Fuchsia Dunlop, author of my new and beloved cookbook Land of Plenty, in the FT:
I had always believed that it would be easy to seduce a man with my cooking. My childhood role model was Zeralda, the heroine of a picture book by Tomi Ungerer, who saves a town from the menaces of an ogre by showing him that there are more delicious things to eat than children. From the age of seven I gazed at pictures of Zeralda devising recipes in her father’s kitchen, roasting suckling pigs, or icing a cake in a kitchen hung with hare and pheasants, and I longed to be like her. Especially because in the end she marries the ogre, who shaves his shaggy beard to reveal a handsome face, and they live happily ever after.

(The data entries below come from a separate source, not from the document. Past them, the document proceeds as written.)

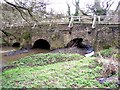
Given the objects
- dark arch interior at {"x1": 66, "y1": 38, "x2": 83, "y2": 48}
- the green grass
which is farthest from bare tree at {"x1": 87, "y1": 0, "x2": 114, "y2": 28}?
the green grass

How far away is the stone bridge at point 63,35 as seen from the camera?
20.4 metres

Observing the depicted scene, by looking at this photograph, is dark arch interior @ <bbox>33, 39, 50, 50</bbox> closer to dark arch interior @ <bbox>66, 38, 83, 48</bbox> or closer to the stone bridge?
the stone bridge

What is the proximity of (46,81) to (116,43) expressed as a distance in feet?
37.6

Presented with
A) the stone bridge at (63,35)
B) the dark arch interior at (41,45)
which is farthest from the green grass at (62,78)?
the dark arch interior at (41,45)

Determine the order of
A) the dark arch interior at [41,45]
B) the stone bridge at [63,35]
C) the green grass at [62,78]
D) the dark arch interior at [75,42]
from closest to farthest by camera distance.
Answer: the green grass at [62,78] < the stone bridge at [63,35] < the dark arch interior at [75,42] < the dark arch interior at [41,45]

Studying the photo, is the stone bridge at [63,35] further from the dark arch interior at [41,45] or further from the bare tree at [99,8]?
the bare tree at [99,8]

My own attempts to win men over with my cooking have been disastrous. It all began, I think, with the anorexic boyfriend at university. He was strikingly beautiful and great company but he had an uneasy relationship with food. He treated it like something dangerous, which he had to counter with long hours in the gym. Young and ignorant, I didn’t understand at the time why our dinners together always reminded me of those of Jack Sprat and his wife.

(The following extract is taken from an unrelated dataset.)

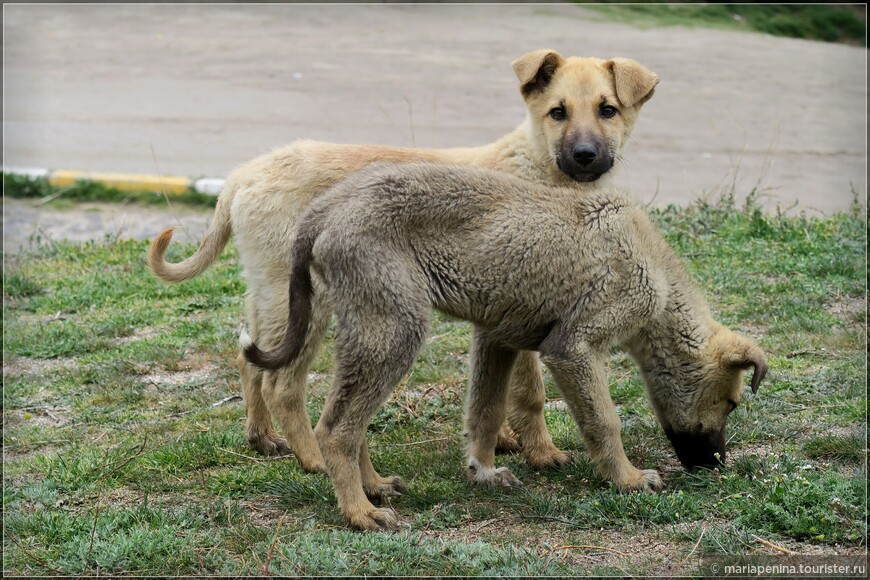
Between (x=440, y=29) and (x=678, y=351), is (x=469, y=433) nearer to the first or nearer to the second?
(x=678, y=351)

Later, while working in London, I cooked for another man I was beginning to like very much: a roast chicken, anointed with lemon juice and fine olive oil, sprinkled with herbs. It was one of the best roast fowl I’d ever cooked. But he, too, was neurotic about his weight, so he peeled off the crisp, golden skin, the most exquisite part of the bird, and left it at the side of his plate, where it slowly congealed. I think my feelings for him dimmed from that moment on.